-- To do --
a) In the interview preparation page below, rewrite the passage starting with "CAS and Atomic" and going on through "as the code.", putting "aloud" in place of "out loud".
b) Using the interview preparation page below, decide whether each statement agrees with it. Give yes or no, and quote the words that settle it.
(i) The page calls fetch-add wait-free when the update is a pure add.
(ii) A failed CAS puts the thread to sleep until the value changes.
(iii) Python's GIL guarantees that += on a global int is atomic.
c) According to the interview preparation page below, what is the final value when 3 threads each CAS-increment a counter starting at 0, 1000 times?

-- Source passage --
=-=-=-=-=
CAS and Atomic Primitives — Interview Preparation¶
Tiered questions (Junior → Middle → Senior → Professional) with answer focus, followed by a full coding challenge — a lock-free counter and a Treiber-stack push via CAS — in Go, Java, and Python. Aim to explain the CAS loop out loud while you code; interviewers grade reasoning about correctness and ordering as much as the code.
Table of Contents¶
- Junior Questions
- Middle Questions
- Senior Questions
- Professional Questions
- Rapid-Fire Round
- Scenario / Design Questions
- Coding Challenge — Lock-Free Counter + Treiber Push
- Bonus Challenge — Atomic Max via CAS (Go/Java/Python)
- Whiteboard Trace Exercise
- Follow-up Discussion Points
- Self-Assessment Checklist
1. Junior Questions¶
| # | Question | Expected Answer Focus |
|---|---|---|
| 1 | What does "atomic" mean? | Indivisible read-modify-write; no thread observes an intermediate state or interleaves. |
| 2 | Why is counter++ unsafe across threads? | It's read→add→write (3 steps); interleaving causes lost updates. |
| 3 | What does CAS do? | CAS(addr, expected, new) writes new only if addr == expected, atomically, and reports success/failure. |
| 4 | Write the CAS loop in words. | read old → compute desired = f(old) → CAS; if it fails (value changed), retry. |
| 5 | Difference between fetch-add and CAS? | fetch-add does += delta in one hardware op; CAS lets you install any value-dependent result via a loop. |
| 6 | When prefer fetch-add over a CAS loop? | When the update is a pure add — simpler and faster (and wait-free). |
| 7 | What is exchange / swap? | Unconditionally store new, return old. CAS without the compare. |
| 8 | Why must you re-read old inside the loop? | Each retry must use fresh data; reading once outside reuses stale old and livelocks/fails. |
| 9 | Does Python's += on a global int need protection? | Yes — the GIL narrows the window but doesn't guarantee atomicity of +=; use a lock or multiprocessing.Value. |
| 10 | Atomic load vs a mutex for reading a flag? | Atomic load is cheaper and sufficient for a single word; no need for a lock. |
| 11 | What is test-and-set used for? | Building a spinlock: set a flag to 1 and check its old value to learn if you acquired it. |
| 12 | Does CAS block a thread? | No — on failure it returns immediately; the thread retries. No sleeping/context switch. |
| 13 | What's the final value if 3 threads each CAS-increment a counter starting at 0, 1000 times? | 3000 — CAS guarantees no lost updates regardless of interleaving. |
Model answer (Q2 + Q3): "counter++ compiles to load, add, store. Two threads can both load 41, both store 42 — one increment is lost. CAS fixes this: I read 41, compute 42, then CAS(addr, 41, 42) which writes 42 only if addr is still 41. If another thread already moved it to 42, my CAS fails, I re-read 42, compute 43, and retry. No update is ever lost."
=-=-=-=-=
-- Supplied information --
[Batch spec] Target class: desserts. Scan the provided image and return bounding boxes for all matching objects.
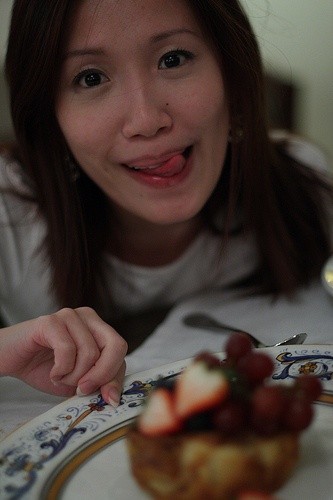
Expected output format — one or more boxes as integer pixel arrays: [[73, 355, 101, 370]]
[[129, 332, 322, 500]]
=-=-=-=-=
-- Answers in order --
a)
CAS and Atomic Primitives — Interview Preparation¶
Tiered questions (Junior → Middle → Senior → Professional) with answer focus, followed by a full coding challenge — a lock-free counter and a Treiber-stack push via CAS — in Go, Java, and Python. Aim to explain the CAS loop aloud while you code; interviewers grade reasoning about correctness and ordering as much as the code.

b)
(i) Yes: "When the update is a pure add — simpler and faster (and wait-free)."
(ii) No: "No — on failure it returns immediately; the thread retries. No sleeping/context switch."
(iii) No: "the GIL narrows the window but doesn't guarantee atomicity of +="

c) 3000